§ **What to produce**: The result should be every line of the listing that holds the word "Tanzania".

§ **Data**:
◇ ◇ ◇ ◇ ◇

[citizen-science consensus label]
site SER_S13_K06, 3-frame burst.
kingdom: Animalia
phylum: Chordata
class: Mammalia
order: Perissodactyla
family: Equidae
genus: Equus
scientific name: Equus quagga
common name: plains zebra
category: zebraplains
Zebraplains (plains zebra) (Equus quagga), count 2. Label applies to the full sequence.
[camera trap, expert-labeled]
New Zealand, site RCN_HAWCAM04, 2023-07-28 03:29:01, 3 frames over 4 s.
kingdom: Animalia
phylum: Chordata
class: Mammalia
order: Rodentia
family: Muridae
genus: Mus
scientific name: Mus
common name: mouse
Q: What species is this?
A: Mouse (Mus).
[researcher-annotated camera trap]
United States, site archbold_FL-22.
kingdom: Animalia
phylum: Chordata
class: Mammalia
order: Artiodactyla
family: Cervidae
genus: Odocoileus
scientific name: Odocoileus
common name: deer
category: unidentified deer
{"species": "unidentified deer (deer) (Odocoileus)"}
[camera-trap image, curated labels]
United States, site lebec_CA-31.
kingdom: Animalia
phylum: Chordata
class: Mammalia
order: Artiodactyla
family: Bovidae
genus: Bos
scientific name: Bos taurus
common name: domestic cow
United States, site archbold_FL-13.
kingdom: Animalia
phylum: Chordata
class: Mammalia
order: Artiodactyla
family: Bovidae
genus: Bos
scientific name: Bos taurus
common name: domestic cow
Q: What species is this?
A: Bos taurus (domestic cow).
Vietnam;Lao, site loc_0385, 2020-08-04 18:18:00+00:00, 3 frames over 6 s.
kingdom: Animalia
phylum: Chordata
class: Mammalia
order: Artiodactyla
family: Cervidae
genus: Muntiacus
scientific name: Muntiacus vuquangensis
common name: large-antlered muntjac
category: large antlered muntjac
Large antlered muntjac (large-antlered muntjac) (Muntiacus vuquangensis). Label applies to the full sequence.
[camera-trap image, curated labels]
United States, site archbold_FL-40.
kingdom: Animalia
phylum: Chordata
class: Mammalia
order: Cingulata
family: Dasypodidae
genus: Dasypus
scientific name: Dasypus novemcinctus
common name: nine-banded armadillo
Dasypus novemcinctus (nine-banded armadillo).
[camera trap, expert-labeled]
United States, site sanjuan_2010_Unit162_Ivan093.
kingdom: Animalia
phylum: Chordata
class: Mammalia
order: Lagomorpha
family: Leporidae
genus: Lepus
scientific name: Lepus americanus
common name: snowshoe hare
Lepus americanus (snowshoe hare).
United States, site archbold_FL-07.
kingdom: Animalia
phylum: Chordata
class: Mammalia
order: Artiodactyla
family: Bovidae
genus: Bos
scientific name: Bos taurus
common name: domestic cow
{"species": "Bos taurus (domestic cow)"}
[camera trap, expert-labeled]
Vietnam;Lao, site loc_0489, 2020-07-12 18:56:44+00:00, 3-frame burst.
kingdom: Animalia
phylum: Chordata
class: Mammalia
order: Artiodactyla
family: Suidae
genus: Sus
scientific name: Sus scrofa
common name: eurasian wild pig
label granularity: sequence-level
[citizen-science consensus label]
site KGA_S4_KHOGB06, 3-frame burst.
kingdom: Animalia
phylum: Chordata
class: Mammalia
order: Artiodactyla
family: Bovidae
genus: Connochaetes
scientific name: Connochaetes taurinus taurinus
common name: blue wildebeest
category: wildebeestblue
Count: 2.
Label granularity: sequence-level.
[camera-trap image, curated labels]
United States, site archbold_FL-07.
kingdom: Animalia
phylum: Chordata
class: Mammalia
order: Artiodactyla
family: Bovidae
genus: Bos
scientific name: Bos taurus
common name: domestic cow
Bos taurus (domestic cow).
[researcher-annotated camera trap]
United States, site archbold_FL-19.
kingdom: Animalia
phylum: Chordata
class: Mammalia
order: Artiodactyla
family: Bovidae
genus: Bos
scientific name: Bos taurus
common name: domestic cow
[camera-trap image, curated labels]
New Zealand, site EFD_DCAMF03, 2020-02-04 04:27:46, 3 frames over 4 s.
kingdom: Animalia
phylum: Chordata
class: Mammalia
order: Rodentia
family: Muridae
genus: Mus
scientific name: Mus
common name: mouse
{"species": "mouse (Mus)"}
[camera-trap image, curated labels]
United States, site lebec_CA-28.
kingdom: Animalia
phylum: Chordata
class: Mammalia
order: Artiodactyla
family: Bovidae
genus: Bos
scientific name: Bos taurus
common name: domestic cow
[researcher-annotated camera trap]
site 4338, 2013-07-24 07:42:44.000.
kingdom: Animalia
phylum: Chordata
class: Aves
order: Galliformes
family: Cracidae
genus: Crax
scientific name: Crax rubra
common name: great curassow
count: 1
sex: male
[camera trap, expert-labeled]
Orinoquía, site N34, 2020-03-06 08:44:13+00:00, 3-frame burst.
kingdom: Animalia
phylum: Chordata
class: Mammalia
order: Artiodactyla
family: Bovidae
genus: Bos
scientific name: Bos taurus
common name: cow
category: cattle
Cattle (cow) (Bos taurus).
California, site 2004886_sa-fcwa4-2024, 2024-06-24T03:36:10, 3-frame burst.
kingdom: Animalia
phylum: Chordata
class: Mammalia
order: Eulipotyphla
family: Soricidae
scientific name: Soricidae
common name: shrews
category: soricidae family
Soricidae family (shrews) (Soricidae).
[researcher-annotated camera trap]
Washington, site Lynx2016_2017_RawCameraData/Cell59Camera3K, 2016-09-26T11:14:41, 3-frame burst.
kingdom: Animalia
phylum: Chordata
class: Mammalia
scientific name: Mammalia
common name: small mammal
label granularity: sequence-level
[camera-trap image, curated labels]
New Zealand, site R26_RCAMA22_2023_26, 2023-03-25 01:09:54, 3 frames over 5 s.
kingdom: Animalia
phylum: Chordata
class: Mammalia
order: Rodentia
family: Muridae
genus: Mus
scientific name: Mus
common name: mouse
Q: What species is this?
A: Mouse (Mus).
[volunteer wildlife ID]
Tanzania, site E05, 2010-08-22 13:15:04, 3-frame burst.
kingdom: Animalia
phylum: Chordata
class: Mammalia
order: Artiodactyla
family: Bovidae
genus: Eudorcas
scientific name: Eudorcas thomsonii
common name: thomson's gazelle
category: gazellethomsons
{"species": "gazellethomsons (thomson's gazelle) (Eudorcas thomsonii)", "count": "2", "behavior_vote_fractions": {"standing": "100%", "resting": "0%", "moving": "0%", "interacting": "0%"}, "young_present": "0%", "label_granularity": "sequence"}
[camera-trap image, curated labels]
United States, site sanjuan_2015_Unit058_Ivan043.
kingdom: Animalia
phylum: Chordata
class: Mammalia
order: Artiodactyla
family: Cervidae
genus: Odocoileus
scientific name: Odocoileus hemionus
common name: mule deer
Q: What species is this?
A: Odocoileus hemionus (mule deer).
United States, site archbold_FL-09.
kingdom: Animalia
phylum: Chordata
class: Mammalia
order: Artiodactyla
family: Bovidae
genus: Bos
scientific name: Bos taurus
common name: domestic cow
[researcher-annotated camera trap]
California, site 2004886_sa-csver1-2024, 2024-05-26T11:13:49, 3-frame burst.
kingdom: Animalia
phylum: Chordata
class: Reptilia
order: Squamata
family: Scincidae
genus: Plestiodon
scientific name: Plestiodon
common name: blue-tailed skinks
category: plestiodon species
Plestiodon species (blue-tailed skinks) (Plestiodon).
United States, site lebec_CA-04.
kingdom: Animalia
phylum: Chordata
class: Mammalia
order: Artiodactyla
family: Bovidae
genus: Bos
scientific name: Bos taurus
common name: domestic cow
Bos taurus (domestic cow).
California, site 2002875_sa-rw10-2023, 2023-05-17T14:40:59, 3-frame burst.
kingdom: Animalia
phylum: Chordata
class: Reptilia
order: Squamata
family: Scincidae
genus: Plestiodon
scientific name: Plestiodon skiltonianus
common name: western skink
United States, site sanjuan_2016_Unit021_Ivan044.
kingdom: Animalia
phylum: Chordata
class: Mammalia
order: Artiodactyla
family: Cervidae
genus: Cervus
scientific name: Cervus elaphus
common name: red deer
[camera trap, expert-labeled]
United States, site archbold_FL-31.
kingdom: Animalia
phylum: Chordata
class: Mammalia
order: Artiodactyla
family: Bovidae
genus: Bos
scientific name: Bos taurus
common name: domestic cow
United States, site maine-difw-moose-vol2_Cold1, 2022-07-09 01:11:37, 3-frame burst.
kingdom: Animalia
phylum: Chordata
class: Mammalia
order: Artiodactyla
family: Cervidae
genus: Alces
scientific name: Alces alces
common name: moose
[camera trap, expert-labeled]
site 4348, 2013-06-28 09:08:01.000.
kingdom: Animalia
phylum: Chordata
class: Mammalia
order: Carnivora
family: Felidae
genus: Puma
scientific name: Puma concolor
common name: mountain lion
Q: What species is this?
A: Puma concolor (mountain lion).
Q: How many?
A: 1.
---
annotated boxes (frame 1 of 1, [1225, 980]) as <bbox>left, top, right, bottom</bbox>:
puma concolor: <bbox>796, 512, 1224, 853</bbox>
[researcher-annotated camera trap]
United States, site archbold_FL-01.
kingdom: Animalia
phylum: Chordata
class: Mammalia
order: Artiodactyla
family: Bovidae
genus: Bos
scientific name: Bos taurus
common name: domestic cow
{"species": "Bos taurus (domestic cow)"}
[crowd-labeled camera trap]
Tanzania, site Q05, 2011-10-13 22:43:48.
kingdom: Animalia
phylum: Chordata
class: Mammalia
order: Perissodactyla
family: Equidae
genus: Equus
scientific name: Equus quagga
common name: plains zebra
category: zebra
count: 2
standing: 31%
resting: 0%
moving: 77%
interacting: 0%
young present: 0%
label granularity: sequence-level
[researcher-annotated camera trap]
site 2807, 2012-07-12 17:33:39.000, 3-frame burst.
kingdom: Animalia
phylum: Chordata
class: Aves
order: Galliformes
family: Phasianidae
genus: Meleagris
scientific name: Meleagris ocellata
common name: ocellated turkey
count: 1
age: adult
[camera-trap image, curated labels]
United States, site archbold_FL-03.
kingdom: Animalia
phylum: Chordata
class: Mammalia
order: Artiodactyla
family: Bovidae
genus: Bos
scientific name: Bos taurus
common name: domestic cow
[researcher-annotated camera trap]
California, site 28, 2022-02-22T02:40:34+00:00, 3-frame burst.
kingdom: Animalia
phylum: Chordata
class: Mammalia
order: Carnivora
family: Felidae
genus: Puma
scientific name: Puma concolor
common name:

◇ ◇ ◇ ◇ ◇

§ **Response to this exercise**:
Tanzania, site E05, 2010-08-22 13:15:04, 3-frame burst.
Tanzania, site Q05, 2011-10-13 22:43:48.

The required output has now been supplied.